:: What needs to be done ::
Answer these questions from the text on data startup fundraising decks, one line each.
1. Where on the two-by-two matrix should the company's logo be placed?
2. What amount should the five-year revenue projection exceed?
3. What might a founder who is feeling particularly bold call the new standard?

:: Text section ::
■ ■ ■ ■

Discover more from benn.substack
The metadata money corporation
The only enduring standard is greed.
There are a few mandatory slides in every data startup’s fundraising deck. You need a two-by-two matrix, with your company's logo in the upper right, preferably larger and in more vibrant colors than your competitors’ logos. You need a slide with a single number, in enormous font and sourced from a paywalled Gartner report that you didn’t read but found a reference to in a competitor’s press release about their inclusion in it, claiming your total addressable market is worth tens or hundreds of billions of dollars. You need to extrapolate six months of paid trials, sold to friends and previous coworkers, into a five-year revenue projection that exceeds $100 million. You need at least one quote about how data scientists spend 80 percent of their time cleaning data, or how we’ve created 90 percent of all the world’s data in the last two years. And you need to show how your solution will create a new standard for some messy data practice, finally consolidating disparate approaches into a unifying consensus. If you’re feeling particularly bold, you’ll call it a protocol.

■ ■ ■ ■

:: Entries ::
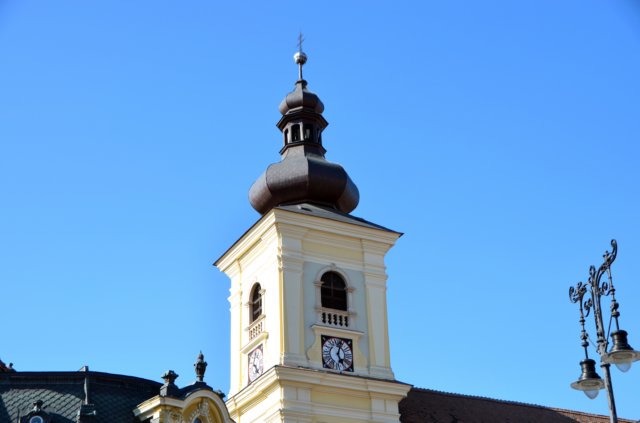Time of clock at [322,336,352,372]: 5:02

■ ■ ■ ■

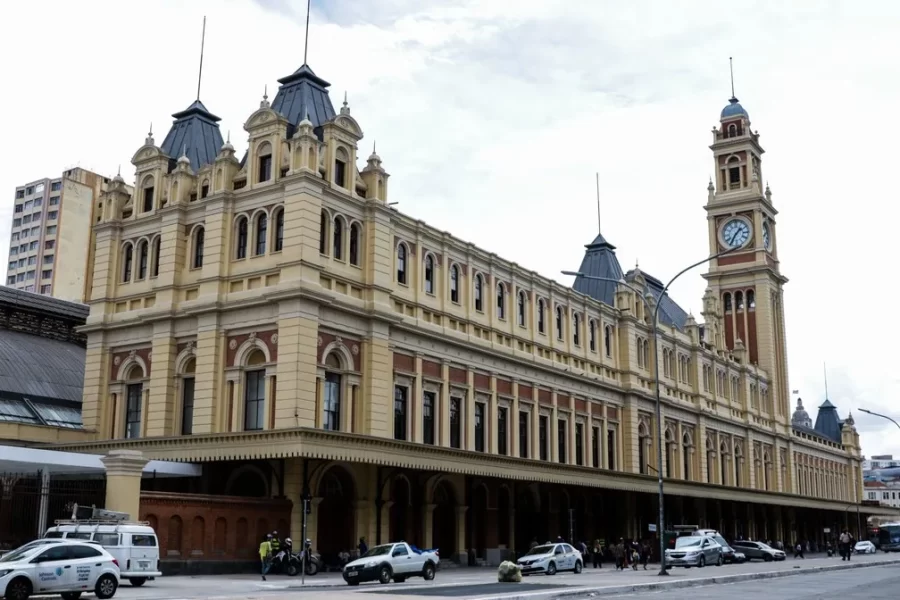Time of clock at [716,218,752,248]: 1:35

■ ■ ■ ■

:: Exercise answer ::
1. In the upper right.
2. $100 million.
3. A protocol.